Stochastic modelling of blob-like plasma filaments and flattened profiles in the scrape-off layer

A stochastic model for a super-position of uncorrelated pulses with a random distribution of and correlations between amplitudes and velocities is presented. The pulses are assumed to move radially with fixed shape and amplitudes decaying exponentially in time due to linear damping. The pulse velocities are taken to be time-dependent with a power law dependence on the instantaneous amplitudes, as suggested by blob velocity scaling theories. In accordance with experimental measurements, the blob amplitudes are taken to be exponentially distributed.

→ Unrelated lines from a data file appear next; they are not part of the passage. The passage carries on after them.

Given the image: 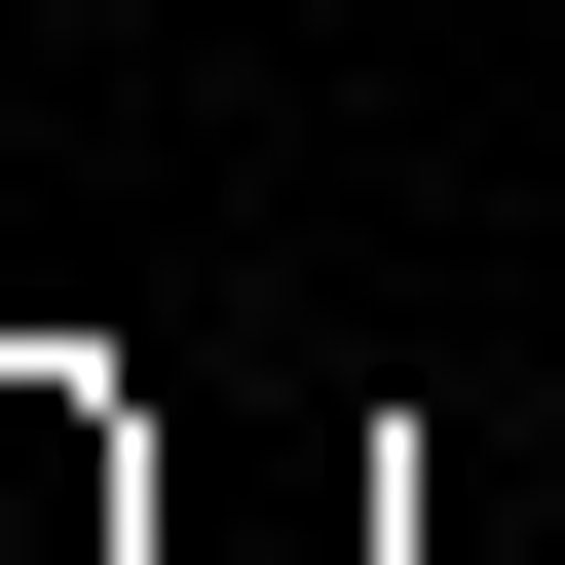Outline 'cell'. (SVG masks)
Here are the masks:
<instances>
[{"label":"cell","mask_w":565,"mask_h":565,"mask_svg":"<svg viewBox=\"0 0 565 565\" xmlns=\"http://www.w3.org/2000/svg\"><path fill=\"white\" fill-rule=\"evenodd\" d=\"M0 565H151V452H114L76 377H0Z\"/></svg>","instance_id":"6da1fadb"}]
</instances>
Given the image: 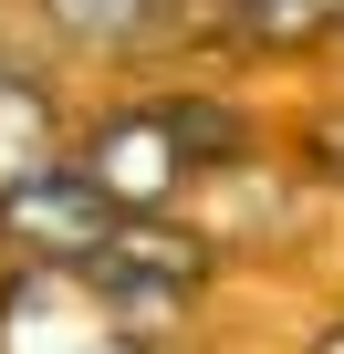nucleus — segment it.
I'll use <instances>...</instances> for the list:
<instances>
[{
  "instance_id": "nucleus-4",
  "label": "nucleus",
  "mask_w": 344,
  "mask_h": 354,
  "mask_svg": "<svg viewBox=\"0 0 344 354\" xmlns=\"http://www.w3.org/2000/svg\"><path fill=\"white\" fill-rule=\"evenodd\" d=\"M63 167V104L21 73V63H0V198L21 188V177Z\"/></svg>"
},
{
  "instance_id": "nucleus-2",
  "label": "nucleus",
  "mask_w": 344,
  "mask_h": 354,
  "mask_svg": "<svg viewBox=\"0 0 344 354\" xmlns=\"http://www.w3.org/2000/svg\"><path fill=\"white\" fill-rule=\"evenodd\" d=\"M0 354H146V333L84 271L21 261L11 281H0Z\"/></svg>"
},
{
  "instance_id": "nucleus-6",
  "label": "nucleus",
  "mask_w": 344,
  "mask_h": 354,
  "mask_svg": "<svg viewBox=\"0 0 344 354\" xmlns=\"http://www.w3.org/2000/svg\"><path fill=\"white\" fill-rule=\"evenodd\" d=\"M156 11H167V0H42V21H53L73 53H136V42L156 32Z\"/></svg>"
},
{
  "instance_id": "nucleus-3",
  "label": "nucleus",
  "mask_w": 344,
  "mask_h": 354,
  "mask_svg": "<svg viewBox=\"0 0 344 354\" xmlns=\"http://www.w3.org/2000/svg\"><path fill=\"white\" fill-rule=\"evenodd\" d=\"M115 230H125V209L94 188L73 156H63V167H42V177H21V188L0 198V240H11L21 261H53V271H84Z\"/></svg>"
},
{
  "instance_id": "nucleus-5",
  "label": "nucleus",
  "mask_w": 344,
  "mask_h": 354,
  "mask_svg": "<svg viewBox=\"0 0 344 354\" xmlns=\"http://www.w3.org/2000/svg\"><path fill=\"white\" fill-rule=\"evenodd\" d=\"M219 11L251 53H313L344 32V0H219Z\"/></svg>"
},
{
  "instance_id": "nucleus-8",
  "label": "nucleus",
  "mask_w": 344,
  "mask_h": 354,
  "mask_svg": "<svg viewBox=\"0 0 344 354\" xmlns=\"http://www.w3.org/2000/svg\"><path fill=\"white\" fill-rule=\"evenodd\" d=\"M323 156H334V167H344V125H334V136H323Z\"/></svg>"
},
{
  "instance_id": "nucleus-1",
  "label": "nucleus",
  "mask_w": 344,
  "mask_h": 354,
  "mask_svg": "<svg viewBox=\"0 0 344 354\" xmlns=\"http://www.w3.org/2000/svg\"><path fill=\"white\" fill-rule=\"evenodd\" d=\"M251 136H240V115L230 104H209V94H146V104H115L94 136H84V177L125 209V219H167L178 209V188L188 177H209V167H230Z\"/></svg>"
},
{
  "instance_id": "nucleus-7",
  "label": "nucleus",
  "mask_w": 344,
  "mask_h": 354,
  "mask_svg": "<svg viewBox=\"0 0 344 354\" xmlns=\"http://www.w3.org/2000/svg\"><path fill=\"white\" fill-rule=\"evenodd\" d=\"M313 354H344V323H334V333H323V344H313Z\"/></svg>"
}]
</instances>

As a consequence of linear damping and time-dependent velocities, it is demonstrated that blob structures stagnate during their radial motion. This makes the average pulse waiting time increase radially outwards in the scrape-off layer of magnetically confined plasmas. In the case that blob velocities are proportional to their amplitudes, the radial profile of the mean value of the process is the same as for the case when all pulses have the same, time-independent velocity. The profile e-folding length is then given by the product of the average pulse velocity and the parallel transit time, explaining the flattened profiles in the far scrape-off layer. The average pulse amplitude as well as velocity are the same at all radial positions. Moreover, the relative fluctuation level is high with fast and large-amplitude pulses dominating the process, which further enhances plasma-surface interactions.